As any mother knows, when you take your baby out in public, people are going to use the wrong gender specific pronoun to refer to your child.
If your daughter is in the pink floral baby bucket, wearing a dress with more lace and more ruffles than you can shake a stick at (without serious wrist issues, or giving the stick whiplash) and a huge flower on a headband around the kids head, some well meaning stranger will come up to you and ask "Oh, how old is he?"
Well, she got a lot of that, and I've often blamed the hair.
I recall being terribly surprised one day when someone asked me how old SHE was. Then I looked at her, and low and behold, she was wearing a navy blue sweatshirt with a football appliqued onto it. Yes, indeed, it was laundry day and that was a garage sale find my grandmother had stumbled accross well before Mongoosine made her debut, sans boy parts.

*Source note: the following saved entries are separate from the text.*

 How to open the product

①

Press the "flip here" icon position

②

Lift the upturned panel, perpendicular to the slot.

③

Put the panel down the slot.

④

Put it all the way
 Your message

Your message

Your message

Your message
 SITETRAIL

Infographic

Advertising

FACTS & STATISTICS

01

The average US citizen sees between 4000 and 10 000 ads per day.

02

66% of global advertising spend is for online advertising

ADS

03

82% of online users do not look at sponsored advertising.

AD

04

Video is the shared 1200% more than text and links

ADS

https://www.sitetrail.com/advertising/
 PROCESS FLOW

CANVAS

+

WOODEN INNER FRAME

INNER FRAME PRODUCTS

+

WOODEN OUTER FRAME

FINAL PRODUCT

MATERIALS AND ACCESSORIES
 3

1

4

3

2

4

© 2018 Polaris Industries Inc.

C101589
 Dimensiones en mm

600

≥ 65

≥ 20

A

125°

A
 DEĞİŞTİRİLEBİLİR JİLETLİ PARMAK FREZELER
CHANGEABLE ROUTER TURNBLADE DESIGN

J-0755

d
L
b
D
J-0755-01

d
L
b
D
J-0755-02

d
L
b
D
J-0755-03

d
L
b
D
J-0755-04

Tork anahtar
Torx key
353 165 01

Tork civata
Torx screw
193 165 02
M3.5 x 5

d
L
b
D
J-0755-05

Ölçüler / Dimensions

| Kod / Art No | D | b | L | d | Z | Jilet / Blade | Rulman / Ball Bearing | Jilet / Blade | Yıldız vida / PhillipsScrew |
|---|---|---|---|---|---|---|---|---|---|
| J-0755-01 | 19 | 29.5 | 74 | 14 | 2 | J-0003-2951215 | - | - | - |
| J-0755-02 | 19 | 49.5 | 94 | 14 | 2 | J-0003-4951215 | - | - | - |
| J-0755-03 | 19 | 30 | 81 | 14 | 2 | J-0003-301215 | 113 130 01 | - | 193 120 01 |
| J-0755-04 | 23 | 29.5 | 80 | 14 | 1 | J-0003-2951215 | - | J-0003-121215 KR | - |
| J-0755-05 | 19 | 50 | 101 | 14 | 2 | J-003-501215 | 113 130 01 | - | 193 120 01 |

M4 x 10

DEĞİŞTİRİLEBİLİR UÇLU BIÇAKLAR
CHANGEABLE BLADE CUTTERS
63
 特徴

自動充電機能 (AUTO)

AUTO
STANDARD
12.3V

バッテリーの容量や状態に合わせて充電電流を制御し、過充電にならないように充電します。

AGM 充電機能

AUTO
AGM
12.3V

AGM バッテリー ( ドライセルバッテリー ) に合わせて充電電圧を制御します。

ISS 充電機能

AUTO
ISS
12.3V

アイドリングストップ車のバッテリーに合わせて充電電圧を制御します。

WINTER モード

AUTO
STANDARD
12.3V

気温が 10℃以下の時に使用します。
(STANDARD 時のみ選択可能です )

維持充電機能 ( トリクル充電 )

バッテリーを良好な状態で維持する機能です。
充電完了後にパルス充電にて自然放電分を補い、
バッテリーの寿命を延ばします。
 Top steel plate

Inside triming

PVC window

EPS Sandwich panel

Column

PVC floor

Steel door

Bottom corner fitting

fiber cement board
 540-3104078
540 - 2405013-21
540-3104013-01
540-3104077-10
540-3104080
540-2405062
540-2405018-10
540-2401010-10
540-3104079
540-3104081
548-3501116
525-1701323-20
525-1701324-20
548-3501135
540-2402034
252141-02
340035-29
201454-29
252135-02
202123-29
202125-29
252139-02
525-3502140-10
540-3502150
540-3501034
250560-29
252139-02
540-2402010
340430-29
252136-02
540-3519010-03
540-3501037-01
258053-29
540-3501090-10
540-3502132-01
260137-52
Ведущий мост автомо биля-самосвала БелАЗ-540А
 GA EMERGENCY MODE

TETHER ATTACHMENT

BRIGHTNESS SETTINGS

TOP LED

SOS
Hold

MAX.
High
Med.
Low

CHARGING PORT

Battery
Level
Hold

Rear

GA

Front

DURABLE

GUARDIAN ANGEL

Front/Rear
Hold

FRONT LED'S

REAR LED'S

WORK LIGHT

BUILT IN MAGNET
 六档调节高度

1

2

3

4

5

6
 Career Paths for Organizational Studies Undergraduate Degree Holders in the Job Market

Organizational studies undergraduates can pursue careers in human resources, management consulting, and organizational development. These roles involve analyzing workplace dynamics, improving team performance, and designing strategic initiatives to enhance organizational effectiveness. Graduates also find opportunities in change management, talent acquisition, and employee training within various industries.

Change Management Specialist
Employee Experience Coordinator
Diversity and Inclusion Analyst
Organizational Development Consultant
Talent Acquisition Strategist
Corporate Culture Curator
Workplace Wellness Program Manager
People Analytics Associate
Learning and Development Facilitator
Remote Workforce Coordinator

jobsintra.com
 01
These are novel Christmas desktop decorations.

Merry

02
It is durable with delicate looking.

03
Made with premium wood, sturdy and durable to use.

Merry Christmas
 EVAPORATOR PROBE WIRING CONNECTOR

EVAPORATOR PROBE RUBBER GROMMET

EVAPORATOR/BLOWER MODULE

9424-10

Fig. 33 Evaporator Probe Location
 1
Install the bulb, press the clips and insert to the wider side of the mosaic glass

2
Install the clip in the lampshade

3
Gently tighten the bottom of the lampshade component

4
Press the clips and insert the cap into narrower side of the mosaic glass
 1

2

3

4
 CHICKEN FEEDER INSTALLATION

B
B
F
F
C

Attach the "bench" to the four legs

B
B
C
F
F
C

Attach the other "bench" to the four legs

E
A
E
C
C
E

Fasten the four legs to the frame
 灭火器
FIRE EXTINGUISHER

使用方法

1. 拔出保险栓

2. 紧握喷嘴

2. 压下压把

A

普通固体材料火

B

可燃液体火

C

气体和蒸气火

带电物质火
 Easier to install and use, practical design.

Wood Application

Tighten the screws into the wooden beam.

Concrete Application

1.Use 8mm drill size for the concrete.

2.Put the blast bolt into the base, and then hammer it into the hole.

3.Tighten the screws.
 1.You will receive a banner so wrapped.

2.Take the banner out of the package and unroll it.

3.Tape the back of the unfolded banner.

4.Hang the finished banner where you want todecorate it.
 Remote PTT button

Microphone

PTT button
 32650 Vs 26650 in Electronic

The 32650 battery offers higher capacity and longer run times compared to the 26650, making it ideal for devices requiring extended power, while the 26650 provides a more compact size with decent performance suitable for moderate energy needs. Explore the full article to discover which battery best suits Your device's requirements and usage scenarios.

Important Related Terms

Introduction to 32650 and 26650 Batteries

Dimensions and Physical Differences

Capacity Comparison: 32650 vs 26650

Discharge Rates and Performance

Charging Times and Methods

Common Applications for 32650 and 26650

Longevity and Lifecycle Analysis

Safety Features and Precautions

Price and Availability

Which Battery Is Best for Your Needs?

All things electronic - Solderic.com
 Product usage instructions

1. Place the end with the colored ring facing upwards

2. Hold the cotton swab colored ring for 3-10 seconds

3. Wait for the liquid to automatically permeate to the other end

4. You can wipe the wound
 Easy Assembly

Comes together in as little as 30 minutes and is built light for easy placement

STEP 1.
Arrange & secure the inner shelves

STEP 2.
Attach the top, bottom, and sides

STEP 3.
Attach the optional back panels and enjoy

So yeah, people get the wrong idea.
Whether it is calling Mongoosine a boy because she had very little hair and it's just so hard to tell with infants, or my nephews constantly referring to Snapdragon as a girl. He does have quite a lot of hair, in their defense. Either way, people get the wrong idea.
We all have these preconcieved notions of how things should look and act. We have built schemas to which we expect the world to continue to conform. We presuppose all sorts of things based on far too little information.
I'm not saying "hey, don't grasp for a pronoun when talking about a child you don't know," I'm just saying perhaps we should look at why we grasp for the pronouns we do decide to use and be aware of our own preconceptions.